- STUDY QUESTIONS:
• A. According to the passage on tobacco control in Ukraine, what led to the adoption of the key tobacco control initiatives? Answer in one or two sentences.
• B. Write a continuation of the passage on tobacco control in Ukraine, starting after its final sentence.

- DOCUMENT PASSAGE:
----

Ukraine has since made significant progress in reducing tobacco use. The coordinated work and joint efforts of the Ministry of Health of Ukraine, parliamentarians, international and civil society organizations resulted in the adoption of many key tobacco control initiatives, including:

  • prohibiting tobacco advertising, sponsorship, and promotion;
  • prohibiting smoking completely in public places (cafés, bars, restaurants, health care, and educational facilities);
  • mandating graphic health warning labels on all cigarette packs;
  • implementing multiple tobacco tax increases.

The legislative control measures have been instrumental in significantly reducing the overall prevalence of daily tobacco smoking in Ukraine, and have greatly contributed to curbing access to and availability of tobacco products.

According to the GATS findings, the overall prevalence of daily tobacco smoking among adult Ukrainians has decreased by 20% over the past seven years (2010-2017).

The GYTS 2017 report demonstrated a significant decrease in the tobacco use prevalence among young persons aged 13-15 years – by 23% compared to 2011, and by 43% compared to 2005.

In addition, both studies showed that fewer Ukrainians were exposed to secondhand smoke at home, at work, and in public places.

It is worth noting that the majority of Ukrainians were well aware of the health consequences of tobacco use and smoking:

  • 92.7% of adults believed that smoking could cause serious illnesses;
  • 85.5% of respondents believed inhaling secondhand smoke causes serious illnesses; 
  • 53.7% of adults believed smoking a hookah/waterpipe with tobacco could cause serious illnesses;
  • 11.5% of respondents mistakenly believed that some types of cigarettes were less harmful than others;  
  • 83.2% favored a complete smoke-free policy for indoor workplaces and public places.

----

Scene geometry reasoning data
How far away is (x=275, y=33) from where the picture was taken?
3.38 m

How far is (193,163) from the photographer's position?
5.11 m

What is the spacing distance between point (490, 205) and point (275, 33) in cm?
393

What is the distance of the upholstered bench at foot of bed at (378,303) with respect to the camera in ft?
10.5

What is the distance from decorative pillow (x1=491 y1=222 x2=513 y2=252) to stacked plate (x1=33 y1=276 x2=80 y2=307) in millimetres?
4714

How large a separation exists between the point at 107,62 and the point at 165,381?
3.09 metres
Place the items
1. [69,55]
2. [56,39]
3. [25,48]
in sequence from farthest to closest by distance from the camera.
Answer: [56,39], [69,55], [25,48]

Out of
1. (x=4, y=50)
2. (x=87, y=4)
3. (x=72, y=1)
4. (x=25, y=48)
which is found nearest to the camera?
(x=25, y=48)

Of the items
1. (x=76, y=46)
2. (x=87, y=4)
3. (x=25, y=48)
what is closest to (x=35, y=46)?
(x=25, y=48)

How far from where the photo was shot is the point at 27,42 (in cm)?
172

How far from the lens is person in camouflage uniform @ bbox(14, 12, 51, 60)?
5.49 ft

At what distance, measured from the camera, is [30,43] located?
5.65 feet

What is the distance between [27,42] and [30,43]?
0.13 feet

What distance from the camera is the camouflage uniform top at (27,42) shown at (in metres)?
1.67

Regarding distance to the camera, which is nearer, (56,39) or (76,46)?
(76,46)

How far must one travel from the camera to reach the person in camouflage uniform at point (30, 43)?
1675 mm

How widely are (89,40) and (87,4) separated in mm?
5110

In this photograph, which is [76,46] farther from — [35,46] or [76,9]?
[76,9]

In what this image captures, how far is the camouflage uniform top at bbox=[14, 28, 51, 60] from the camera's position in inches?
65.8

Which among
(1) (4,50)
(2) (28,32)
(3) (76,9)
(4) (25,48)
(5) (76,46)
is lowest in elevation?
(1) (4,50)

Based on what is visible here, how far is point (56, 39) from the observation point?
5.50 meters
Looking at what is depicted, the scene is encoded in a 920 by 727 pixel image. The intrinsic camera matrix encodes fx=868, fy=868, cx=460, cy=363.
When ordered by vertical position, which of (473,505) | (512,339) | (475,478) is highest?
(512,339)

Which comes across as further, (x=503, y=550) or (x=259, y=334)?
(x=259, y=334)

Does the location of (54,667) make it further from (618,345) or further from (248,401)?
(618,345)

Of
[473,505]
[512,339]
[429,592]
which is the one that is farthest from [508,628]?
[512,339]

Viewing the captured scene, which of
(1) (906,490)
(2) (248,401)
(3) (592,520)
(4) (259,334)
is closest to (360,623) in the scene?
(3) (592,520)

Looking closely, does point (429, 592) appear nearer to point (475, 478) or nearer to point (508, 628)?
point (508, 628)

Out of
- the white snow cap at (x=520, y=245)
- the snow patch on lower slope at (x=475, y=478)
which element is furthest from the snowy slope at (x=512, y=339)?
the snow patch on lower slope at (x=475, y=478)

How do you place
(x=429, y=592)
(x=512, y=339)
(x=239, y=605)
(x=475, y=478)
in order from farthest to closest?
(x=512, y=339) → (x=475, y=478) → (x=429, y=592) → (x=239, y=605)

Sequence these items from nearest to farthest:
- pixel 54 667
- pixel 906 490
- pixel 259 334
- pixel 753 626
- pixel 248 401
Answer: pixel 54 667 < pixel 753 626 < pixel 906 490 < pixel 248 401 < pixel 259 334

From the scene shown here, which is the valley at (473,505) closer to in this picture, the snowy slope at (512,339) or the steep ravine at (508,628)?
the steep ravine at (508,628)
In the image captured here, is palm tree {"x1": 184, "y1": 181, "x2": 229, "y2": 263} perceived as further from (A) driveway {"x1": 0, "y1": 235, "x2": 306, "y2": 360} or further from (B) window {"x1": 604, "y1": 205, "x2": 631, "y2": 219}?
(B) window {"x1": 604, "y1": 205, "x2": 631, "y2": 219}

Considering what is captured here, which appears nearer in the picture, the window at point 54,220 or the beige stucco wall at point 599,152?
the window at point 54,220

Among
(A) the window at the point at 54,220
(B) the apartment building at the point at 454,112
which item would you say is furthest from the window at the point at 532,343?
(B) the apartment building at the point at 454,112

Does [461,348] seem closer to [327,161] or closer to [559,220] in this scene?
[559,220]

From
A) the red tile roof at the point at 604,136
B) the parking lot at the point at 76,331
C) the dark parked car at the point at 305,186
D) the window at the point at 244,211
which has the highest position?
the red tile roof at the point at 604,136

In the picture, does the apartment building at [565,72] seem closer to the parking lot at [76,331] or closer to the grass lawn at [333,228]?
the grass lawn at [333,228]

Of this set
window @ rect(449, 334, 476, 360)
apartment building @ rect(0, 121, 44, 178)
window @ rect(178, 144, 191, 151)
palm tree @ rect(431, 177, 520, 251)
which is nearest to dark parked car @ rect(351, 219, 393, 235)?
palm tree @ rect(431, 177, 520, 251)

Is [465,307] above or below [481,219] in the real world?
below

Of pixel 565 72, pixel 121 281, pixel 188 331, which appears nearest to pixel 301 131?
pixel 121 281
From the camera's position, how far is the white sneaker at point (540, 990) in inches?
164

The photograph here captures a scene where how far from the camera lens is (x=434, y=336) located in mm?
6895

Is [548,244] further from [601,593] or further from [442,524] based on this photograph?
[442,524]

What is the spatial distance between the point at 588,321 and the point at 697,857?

----

- ANSWERS BELOW:
• A. The initiatives were adopted as a result of the coordinated work and joint efforts of the Ministry of Health of Ukraine, parliamentarians, and international and civil society organizations.

• B.
Overall, 21.0% of current tobacco smokers reported that they would quit smoking if the price of tobacco products sharply increased, and 25.8% reported that they would smoke less.

In 2017, about 8.2 million adults (40.1% of males and 8.9% of females) in Ukraine reported current tobacco use on a daily or less than daily basis, and over half of them stated they were interested in quitting.

In 2017, a national stop smoking service was launched in Ukraine. This is a professional smoking cessation service aimed at supporting Ukrainians who are suffering from tobacco addiction and want to quit smoking. The service consists of a toll-free hotline 0-800-50-55-60 and a website with readily available information on smoking cessation and a live chat, and is staffed with professional and client-oriented consultants who provide individual counseling and help people find their motivation, evaluate potential risks and develop quitting plans.

According to Otto Stoyka, tobacco control expert and chief physician of the Kyiv city health center, quitting smoking is the best decision in life any smoker can make to improve own health and wellbeing. The positive health effects of quitting smoking begin on the first day after quitting, and the risks of tobacco-related diseases start dropping. One week after quitting, the ability to smell and taste improves. Three months after quitting, the lung function noticeably improves. Five years after quitting smoking, a former smoker's risk of stroke is almost identical to that of a non-smoker. The sooner a person quits smoking, the better.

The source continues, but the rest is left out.